Talent: Florentine (fighting with a rapier in one hand & a poignard or sword-catcher in the other)
Step seven is optional. The PC may choose to take a Flaw. That’s good for one extra Style Point at chargen, plus another every time the Flaw hinders or hurts the character. There are heaps of those to choose from too, but one jumps out.
Flaw: Inscrutable (penalty on Social rolls to forge interpersonal connections; gain Style when misunderstood or “when the mystery surrounding your motivations causes trouble”)
In step eight, the PC gets 15 experience points to spend on boosting primary attributes (very expensive), increasing skills, or buying new skill specializations, or another Talent or Resource (either of which cost all 15 points, so forget that. We spend our points on raising Fencing & Brawl, plus learning a specialization for Firearms. That costs 13 experience points; we hold onto the last two for later.

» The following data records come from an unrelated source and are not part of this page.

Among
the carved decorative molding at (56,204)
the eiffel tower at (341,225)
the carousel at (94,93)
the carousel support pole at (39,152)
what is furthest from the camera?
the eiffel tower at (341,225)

Academics (Law) 1, Brawl 2, Fencing (Anatomie) 3, Firearms (Musket) 2, Gunnery 1, Intimidation 2, Investigation 1, Medicine 3, Natural History (Biology) 2, Ride 2
Step nine is to finish off the character’s details – name, birthplace, back story – & step ten is to calculate beginning Style. That’s a base of one plus one for the flaw, plus one more for a back story. Three points will serve our hero well as he begins his career in the service of Sa Majesté.
Name: Valentin Clémencet
Archetype: Doctor
Motivation: EscapeBody 2, Charisma 2, Dexterity 3, Intelligence 3, Strength 2, Willpower 3
Initiative 6, Perception 6, Move 5, Size 0, Defense 5, Stun 2, Health 5
Resources: Followers 0, Rank 0
Talent: Florentine
Flaw: Inscrutable
Skills: Academics (Law) 1, Brawl 2, Fencing (Anatomie) 3, Firearms (Musket) 2, Gunnery 1, Intimidation 2, Investigation 1, Medicine 3, Natural History (Biology) 2, Ride 2
Style: 3
Valentin Clémencet – or at least that’s the name he enrolled in the Musketeers under – has always been a study in contradiction. That would have been a good thing to know beforehand for the men he has put in their graves. Standing to inherit as close to nothing as made no difference, he learned medicine & law at the Collège Royal Bourbon in Aix-en-Provence. His intellect suited him for study of the professions; his temperament most definitely did not suit him for their practice. Taciturn & unfriendly in the extreme, Clémencet struggled to attract clientele. Enemies he collected with the greatest ease, as if he were born to both give & take offense at affronts to honor. That wouldn’t have been so dangerous to all involved if it weren’t that he’s not just unsympathetic, he’s cruel. Clémencet’s knowledge of the healing arts was easy enough to apply to causing injury, & those who challenged him & lived were lucky to end up merely mutilated & in agony.
One or two affairs of honor might have been swept under the rug, but in this day & age Clémencet’s bloody history would be enough to send him to the gallows a half dozen times over. He couldn’t hope to escape the country, but he could perhaps find refuge in the last place anyone would look: among the King’s Musketeers.